Depuis sa création il y a presque 50 ans, et à l’instigation des pays en voie de développement, la Conférence des Nations Unies sur le commerce et le développement (Cnuced) a toujours été une source d’irritation pour les tenants de la théorie économique dominante. Ses analyses des problèmes macro-économiques globaux ont régulièrement donné une perspective différente de celle de la Banque Mondiale et du FMI dominés par les Occidentaux.
Mais, aujourd’hui, on tente de réduire cette voix au silence. Cela serait compréhensible si l’analyse Cnucedienne faisait double emploi avec celles d’autres organisations, mais au contraire ! Quelques pays voudraient donc supprimer tout désaccord avec ce qui tient bien d’orthodoxie économique.

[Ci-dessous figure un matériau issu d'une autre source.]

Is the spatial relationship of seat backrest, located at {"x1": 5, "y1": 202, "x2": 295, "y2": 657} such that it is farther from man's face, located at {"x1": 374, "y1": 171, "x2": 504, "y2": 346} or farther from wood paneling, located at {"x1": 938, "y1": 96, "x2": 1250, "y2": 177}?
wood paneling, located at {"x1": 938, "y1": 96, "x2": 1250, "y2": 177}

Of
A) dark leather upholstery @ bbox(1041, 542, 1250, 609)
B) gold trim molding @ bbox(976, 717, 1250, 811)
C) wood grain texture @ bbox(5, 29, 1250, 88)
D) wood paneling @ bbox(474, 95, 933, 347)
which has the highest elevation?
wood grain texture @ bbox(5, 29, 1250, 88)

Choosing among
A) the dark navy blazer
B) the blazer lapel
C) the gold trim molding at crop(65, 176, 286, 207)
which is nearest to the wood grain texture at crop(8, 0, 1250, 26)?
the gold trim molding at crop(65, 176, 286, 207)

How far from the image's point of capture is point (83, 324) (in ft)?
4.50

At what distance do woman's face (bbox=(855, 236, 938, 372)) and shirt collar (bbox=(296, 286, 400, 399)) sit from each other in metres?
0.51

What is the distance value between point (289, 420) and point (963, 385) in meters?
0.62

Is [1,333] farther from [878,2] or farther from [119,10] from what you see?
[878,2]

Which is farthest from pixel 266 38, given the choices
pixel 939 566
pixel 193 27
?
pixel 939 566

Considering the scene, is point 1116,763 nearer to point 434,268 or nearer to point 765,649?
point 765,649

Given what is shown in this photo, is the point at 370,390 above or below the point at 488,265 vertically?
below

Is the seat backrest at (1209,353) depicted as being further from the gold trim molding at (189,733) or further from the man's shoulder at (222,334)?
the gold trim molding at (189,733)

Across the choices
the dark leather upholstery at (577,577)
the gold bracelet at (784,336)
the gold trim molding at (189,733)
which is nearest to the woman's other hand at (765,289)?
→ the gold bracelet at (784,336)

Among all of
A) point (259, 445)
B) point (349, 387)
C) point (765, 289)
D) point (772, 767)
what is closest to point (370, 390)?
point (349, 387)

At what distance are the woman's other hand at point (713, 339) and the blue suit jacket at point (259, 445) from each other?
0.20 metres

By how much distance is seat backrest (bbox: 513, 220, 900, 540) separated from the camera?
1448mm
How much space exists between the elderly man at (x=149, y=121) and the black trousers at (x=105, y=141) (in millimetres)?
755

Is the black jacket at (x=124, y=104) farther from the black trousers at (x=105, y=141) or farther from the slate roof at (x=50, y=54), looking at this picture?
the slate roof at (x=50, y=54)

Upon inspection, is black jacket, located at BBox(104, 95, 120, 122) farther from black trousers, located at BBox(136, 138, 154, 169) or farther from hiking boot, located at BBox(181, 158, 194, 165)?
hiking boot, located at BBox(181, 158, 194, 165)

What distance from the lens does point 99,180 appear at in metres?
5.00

Aucune organisation multilatérale n’est parfaite. Mais les analyses de la Cnuced et ses avertissements concernant les évolutions globales résistent certainement à la comparaison avec celles d’autres organisations. Ainsi que les détracteurs l’ont admis de temps à autre, la Cnuced a souvent eu une longueur d’avance en signalent l’emprise croissante de la finance sur l’économie réelle. L’organisation a prévu la crise mexicaine de 1995. Elle a anticipé la crise asiatique de 1997. Elle a régulièrement sonné l’alarme quant aux dangers de la dérégulation excessive des marches financiers. Elle a souligné les risques qu’entrainerait une libéralisation trop rapide et non-réciproque des échanges commerciaux. Les économistes de la Cnuced n’ont jamais subi la « psychologie du déni » qui frappait d’autres organisations.

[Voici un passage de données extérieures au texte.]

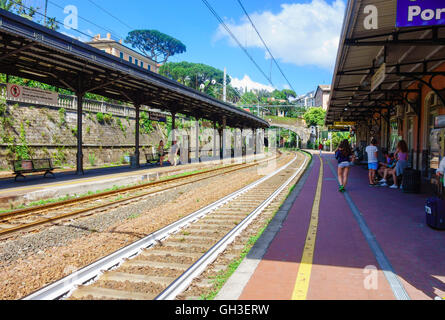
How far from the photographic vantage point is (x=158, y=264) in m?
4.70

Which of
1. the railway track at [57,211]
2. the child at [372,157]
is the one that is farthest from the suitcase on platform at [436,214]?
the railway track at [57,211]

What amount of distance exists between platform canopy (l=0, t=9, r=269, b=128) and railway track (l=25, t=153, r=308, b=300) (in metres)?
7.08

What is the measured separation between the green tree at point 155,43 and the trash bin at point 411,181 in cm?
8042

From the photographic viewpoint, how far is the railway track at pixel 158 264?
3.78 meters

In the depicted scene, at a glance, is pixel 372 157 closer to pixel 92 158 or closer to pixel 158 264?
pixel 158 264

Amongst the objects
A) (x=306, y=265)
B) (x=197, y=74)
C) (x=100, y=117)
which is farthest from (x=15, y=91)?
(x=197, y=74)

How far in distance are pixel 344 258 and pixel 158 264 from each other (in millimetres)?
2535

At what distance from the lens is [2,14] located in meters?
8.73

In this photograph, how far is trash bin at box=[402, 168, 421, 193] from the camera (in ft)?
33.5

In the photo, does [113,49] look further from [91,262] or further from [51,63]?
[91,262]

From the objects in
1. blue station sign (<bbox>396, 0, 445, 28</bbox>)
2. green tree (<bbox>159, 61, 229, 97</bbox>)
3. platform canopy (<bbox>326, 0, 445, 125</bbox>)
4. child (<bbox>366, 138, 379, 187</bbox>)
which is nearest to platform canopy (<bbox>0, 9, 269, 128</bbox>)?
platform canopy (<bbox>326, 0, 445, 125</bbox>)

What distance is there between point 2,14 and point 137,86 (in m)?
9.15

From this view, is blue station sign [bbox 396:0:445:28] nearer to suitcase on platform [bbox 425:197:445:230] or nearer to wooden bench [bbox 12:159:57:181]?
suitcase on platform [bbox 425:197:445:230]
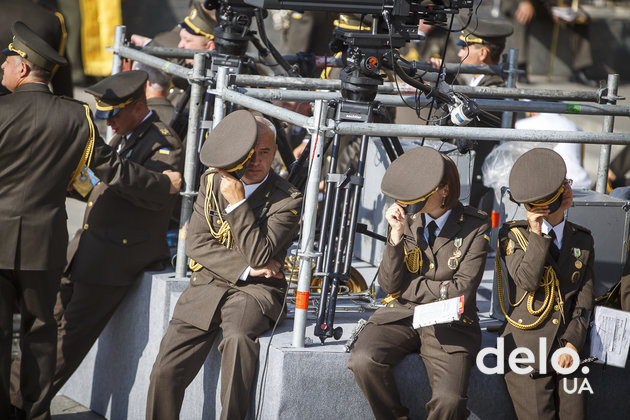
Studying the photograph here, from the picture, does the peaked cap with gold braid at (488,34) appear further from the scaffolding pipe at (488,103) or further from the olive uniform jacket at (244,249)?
the olive uniform jacket at (244,249)

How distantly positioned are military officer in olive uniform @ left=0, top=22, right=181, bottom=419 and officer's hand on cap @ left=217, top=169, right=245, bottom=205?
0.79m

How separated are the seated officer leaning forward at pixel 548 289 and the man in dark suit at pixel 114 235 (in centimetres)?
204

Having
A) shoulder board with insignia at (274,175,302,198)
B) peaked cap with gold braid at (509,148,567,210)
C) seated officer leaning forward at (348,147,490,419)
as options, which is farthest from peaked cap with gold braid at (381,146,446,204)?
shoulder board with insignia at (274,175,302,198)

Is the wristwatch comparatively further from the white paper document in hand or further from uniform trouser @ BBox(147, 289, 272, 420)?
uniform trouser @ BBox(147, 289, 272, 420)

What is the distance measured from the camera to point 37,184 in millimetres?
5117

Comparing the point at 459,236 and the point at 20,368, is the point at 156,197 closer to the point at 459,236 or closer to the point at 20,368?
the point at 20,368

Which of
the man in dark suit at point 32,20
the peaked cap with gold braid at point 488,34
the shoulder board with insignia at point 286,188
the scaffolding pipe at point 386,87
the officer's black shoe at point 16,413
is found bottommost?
the officer's black shoe at point 16,413

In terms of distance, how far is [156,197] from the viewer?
5.52m

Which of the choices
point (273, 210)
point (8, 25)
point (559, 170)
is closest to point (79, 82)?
point (8, 25)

Pourquoi le point de vue de la Cnuced est-il donc malvenu ? Le fait que la Cnuced n’ait aucune responsabilité pour la gestion de l’économie mondiale et n’ait pas de ressources propres à distribuer confère une neutralité libre à ses analyses. Aucune organisation n’a prévu la crise actuelle et aucune organisation ne possède de bâton magique pour résoudre les difficultés actuelles, mais il est parfaitement clair que les origines de cette crise se trouvent dans les pays qui maintenant cherchent à étouffer le débat sur les politiques économiques globales, en dépit de leurs échecs évidents dans ce domaine.

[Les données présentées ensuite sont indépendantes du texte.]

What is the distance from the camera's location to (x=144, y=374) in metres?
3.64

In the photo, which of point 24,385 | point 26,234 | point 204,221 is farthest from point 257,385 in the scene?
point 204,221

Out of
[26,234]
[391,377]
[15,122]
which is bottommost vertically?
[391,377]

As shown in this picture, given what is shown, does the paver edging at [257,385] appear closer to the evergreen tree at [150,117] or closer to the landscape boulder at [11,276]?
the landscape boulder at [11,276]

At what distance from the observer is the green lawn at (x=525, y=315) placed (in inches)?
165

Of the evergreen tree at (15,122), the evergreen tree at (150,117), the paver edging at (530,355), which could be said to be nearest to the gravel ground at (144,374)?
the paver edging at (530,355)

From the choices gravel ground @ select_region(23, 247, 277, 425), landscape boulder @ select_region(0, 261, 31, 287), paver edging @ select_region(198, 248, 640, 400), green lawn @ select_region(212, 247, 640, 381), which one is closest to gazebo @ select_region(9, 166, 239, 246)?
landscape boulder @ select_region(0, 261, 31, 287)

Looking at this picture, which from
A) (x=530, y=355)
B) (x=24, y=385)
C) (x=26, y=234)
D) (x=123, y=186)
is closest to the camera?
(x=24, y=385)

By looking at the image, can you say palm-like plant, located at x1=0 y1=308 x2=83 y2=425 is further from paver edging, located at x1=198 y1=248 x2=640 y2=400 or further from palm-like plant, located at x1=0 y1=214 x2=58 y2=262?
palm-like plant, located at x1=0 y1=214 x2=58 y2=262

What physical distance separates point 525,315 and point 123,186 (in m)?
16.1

Grâce à la crise, nous avons maintenant une meilleure explication des interrelations existant entre l’économie réelle et le monde de la finance. Ces explications sont maintenant beaucoup plus proches de ce que la Cnuced affirme depuis trente ans au sujet des dangers d’une mondialisation dominée par la finance. C’est précisément dans son analyse de ces relations que la Cnuced apporte une valeur ajoutée à la compréhension de l’impact du fonctionnement l’économie mondiale sur la majorité de la population du monde, celle qui habite les pays en voie de développement.
Pourquoi maintenant ? La Cnuced va se réunir pour sa prochaine conférence quadriennale à Doha, Qatar, le 21 avril. Les conférences de la Cnuced n’ont maintenant rien à voir avec les précédentes ; elles sont simplement une occasion de s’entendre sur le programme de travail du secrétariat pour les quatre années à venir. Mais c’est exactement ceci qui constitue l’enjeu.
A Genève, les pays en voie de développement sont obligés, encore une fois, de résister à la forte pression exercée par les pays de l’OCDE et de défendre l’organisation à laquelle ils sont liés de manière "ombilicale". Ils ne rencontrent pas le succès nécessaire, en dépit du soutien des BRICS lors de leur récent sommet de New Delhi. Les pays développés ont donc sauté sur l’occasion d’étouffer la capacité de la Cnuced à mener des réflexions indépendantes. Il ne s’agit pas de faire des économies ou d’éliminer des double-emplois, comme certains le prétendent. Son budget pour la recherche reste minime. Or aujourd’hui plus que jamais il faut une diversité d’opinions en matière de politique économique afin que le monde puisse trouver une sortie durable de la crise actuelle. Non, c’est plutôt que s’il n’est pas possible de tuer le message, alors il faut tuer le messager.
Nous sommes tous d’anciens hauts fonctionnaires de la Cnuced. Individuellement, nous n’étions pas forcément d’accord avec ce que disait la Cnuced sur un sujet ou un autre. Nous n’avons aucun intérêt personnel dans cette affaire, mais nous tous croyons avec ferveur à la nécessité de sauvegarder une capacité indépendante de recherche qui contribue à alimenter un débat inter-gouvernemental sur les effets de l’économie mondiale sur les pays en voie de développement.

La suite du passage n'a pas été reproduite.